Honeysuckle is called Jinyin hua in Chinese. “Jinyin hua” literally translates as “gold silver flower,” because when the flowers first bloom, they are white (silver) then turn yellow (gold). Last week when we went to Walmart, we saw the dried flowers for honeysuckle tea, which is popular in Traditional Chinese Medicine. Then yesterday, we saw these cans and bottles of a honeysuckle drink. Leah said that the Chinese character after honeysuckle means “alcohol” (Hmmm, honeysuckle wine? Not for 3.5rmb a can!) ….but there is no alcohol in it! Another example of how Chinese words can have multiple meanings. It sounded interesting so I got some to try and had it this afternoon. It was too sweet for my liking, but the honeysuckle flavor was nice. The taste reminded me of the Wang lao ji drink I wrote about on January 23, which also has honeysuckle in it. It is best known for fighting bacterial and viral infections, helping reduce inflammation, reducing toxins, and good for use in the summer heat. The flowers, which is what the tea is made from, are considered very safe, but when using the stems and leaves you have to be careful not to use too much. There are supposed to be about 200 species of honeysuckle and three are known for their healing properties. I guess I don’t have to feel so bad when I think of all the honeysuckle I’ve pulled from my flower beds in the past in the USA, it did smell good, but probably wasn’t the right kind for tea :-)
Many countries around the world drink raw sugar cane juice and China is one of them.
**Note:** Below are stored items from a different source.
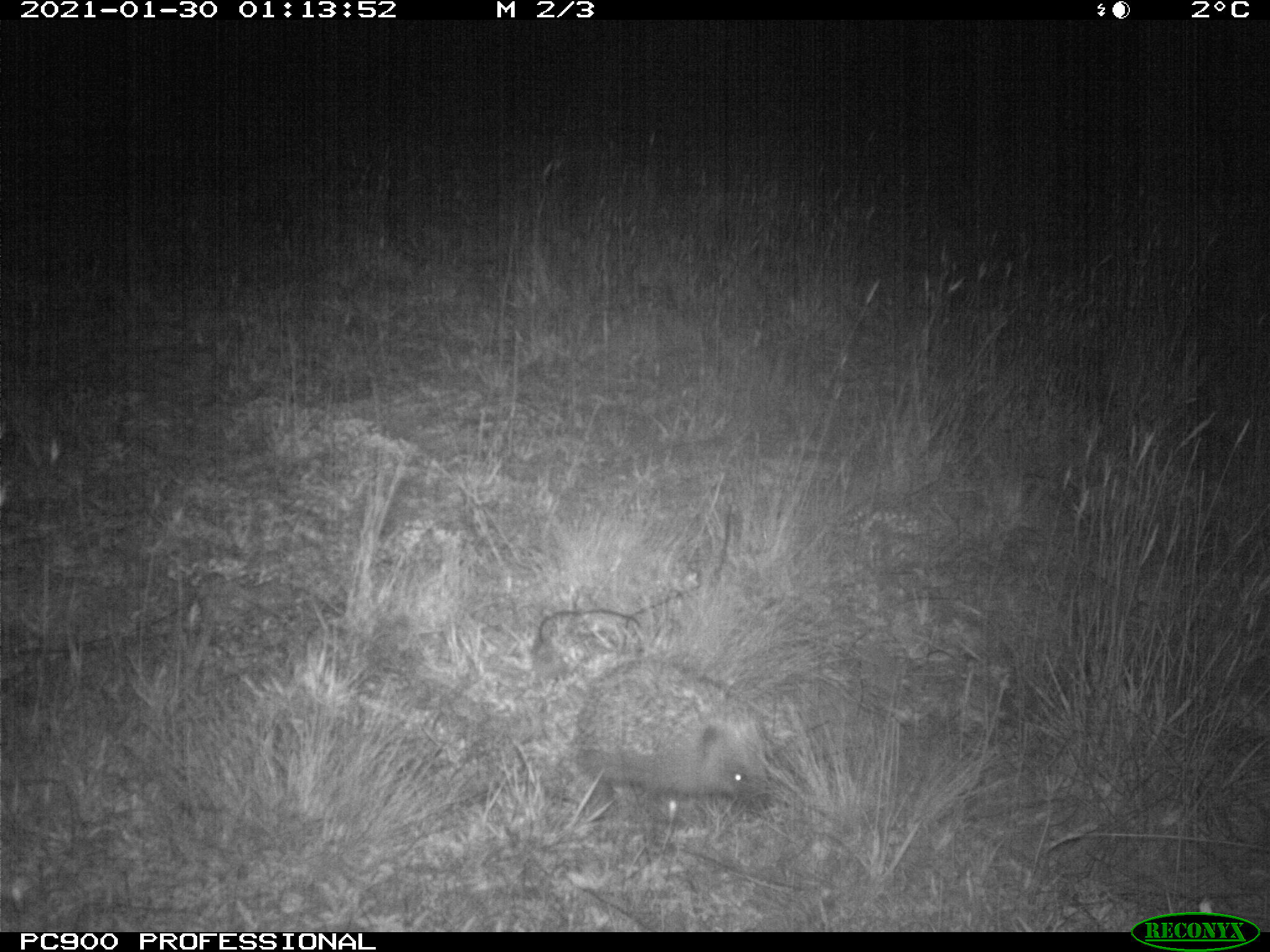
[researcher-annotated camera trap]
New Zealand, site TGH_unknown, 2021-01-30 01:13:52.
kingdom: Animalia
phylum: Chordata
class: Mammalia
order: Eulipotyphla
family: Erinaceidae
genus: Erinaceus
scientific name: Erinaceus europaeus europaeus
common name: european hedgehog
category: hedgehog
Hedgehog (european hedgehog) (Erinaceus europaeus europaeus).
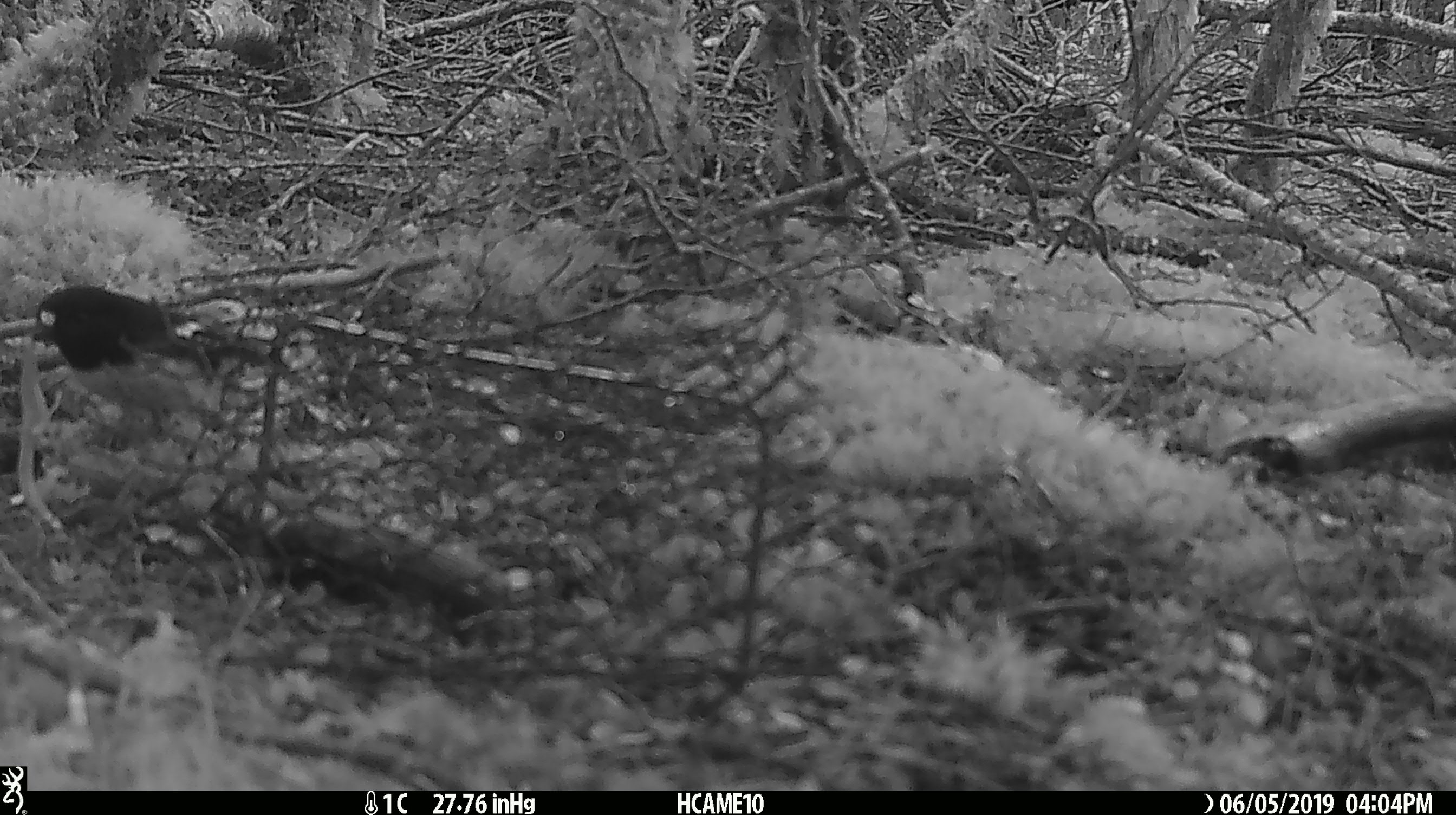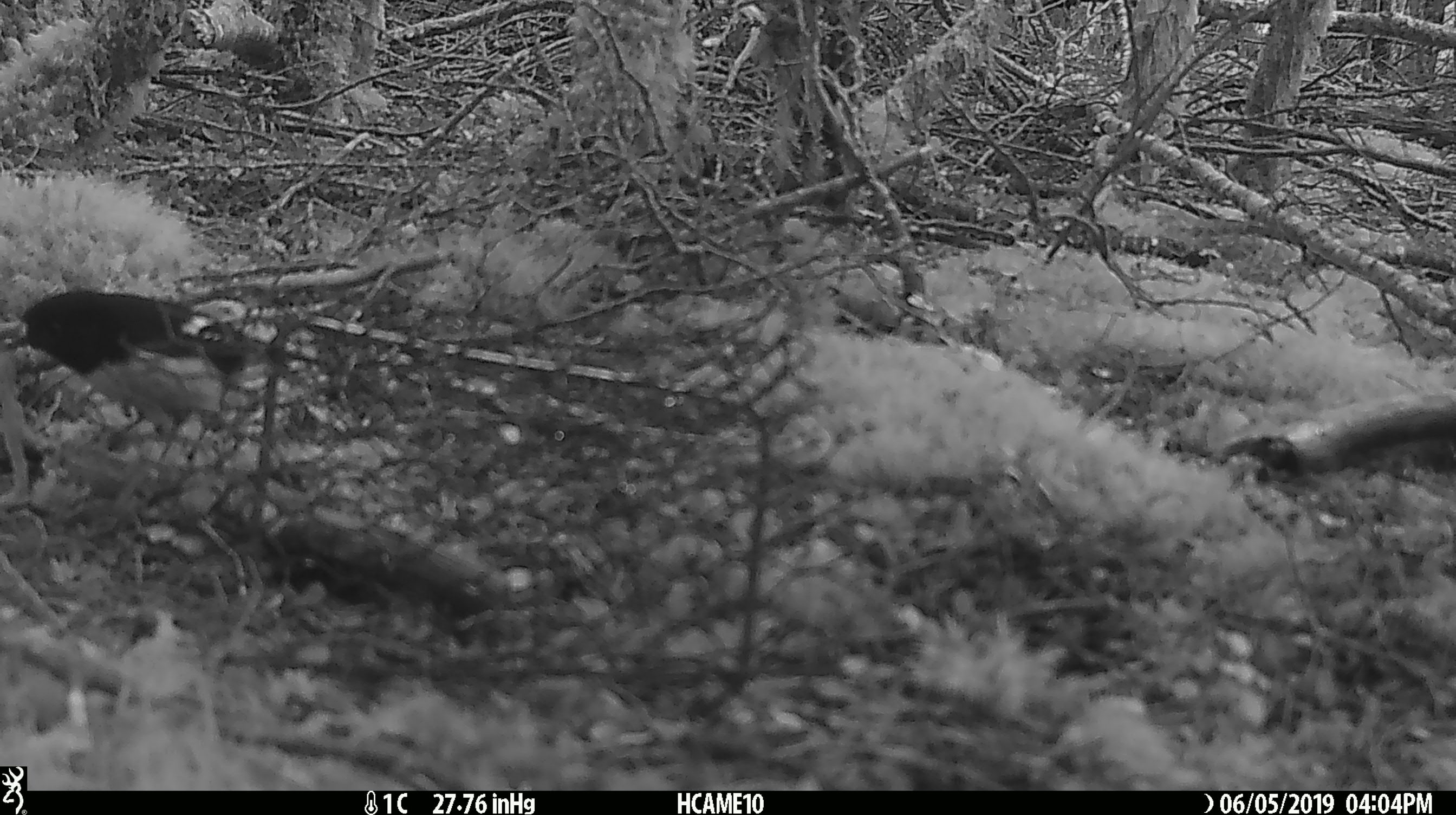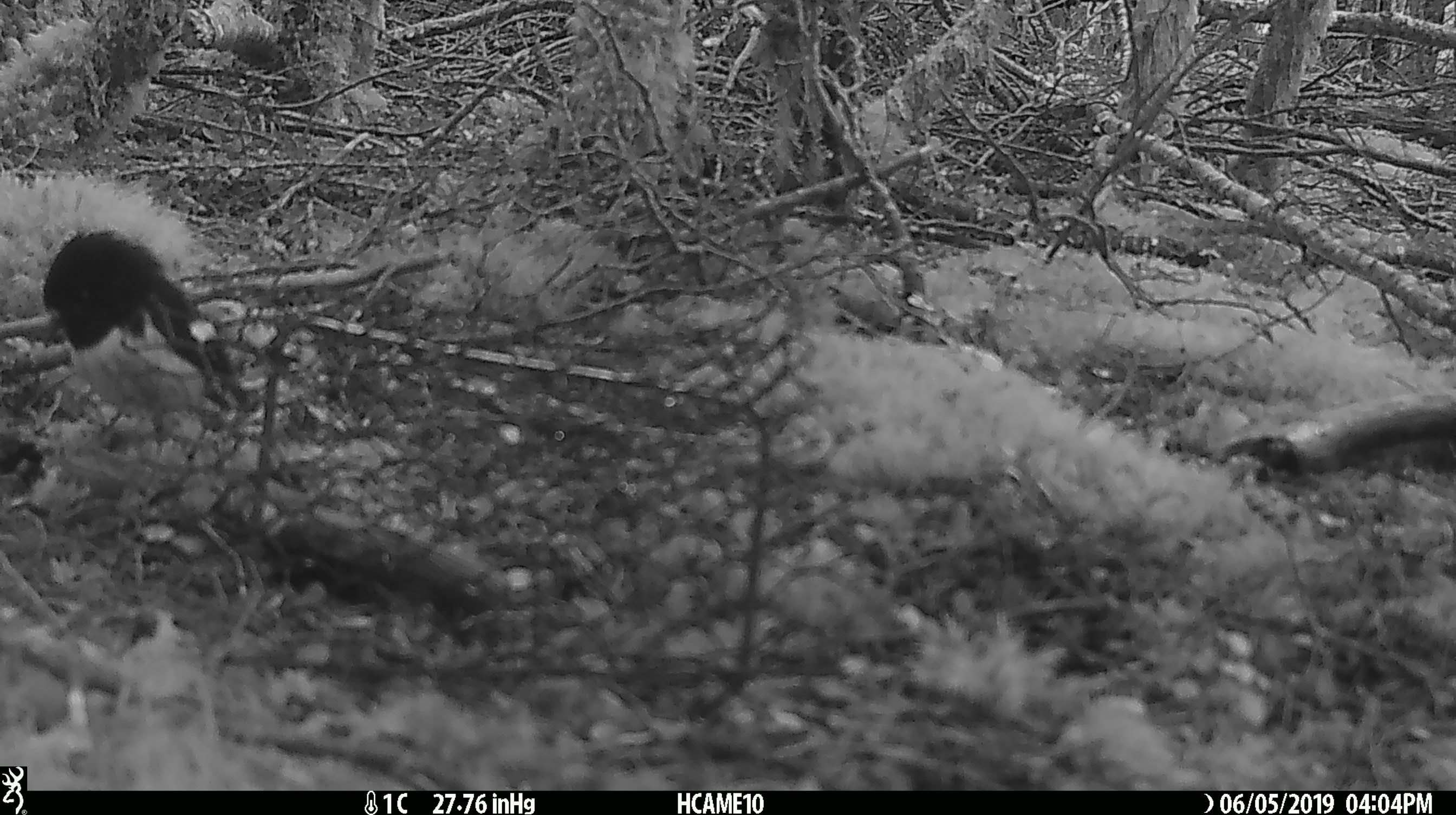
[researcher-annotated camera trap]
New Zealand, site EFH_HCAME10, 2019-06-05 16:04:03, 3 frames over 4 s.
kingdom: Animalia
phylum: Chordata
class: Aves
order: Passeriformes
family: Petroicidae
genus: Petroica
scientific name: Petroica macrocephala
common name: tomtit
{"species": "tomtit (Petroica macrocephala)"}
Most often, we see vendors who you can buy a piece of sugar cane from. They cut the outer part off, then you chew the pulp, suck the juice out, and spit the pulp back out once you’ve gotten all of the juice. I tried it years ago and wasn’t crazy about the pulp chewing. Sometimes, you see stands where they have machines to extract the juice, then you can buy a cup or bottle and just drink it. It’s really not bad, and is actually lower than Coca-Cola on the glycemic index! Coke is in the 60’s, raw sugar cane juice in the 30’s -40’s. This stand is at a Food Festival at the shopping plaza near us. We bought a small bottle for 5rmb ( 75 cents usd). Just took a few sips, but I’m going to try it as a sweetener in some baking.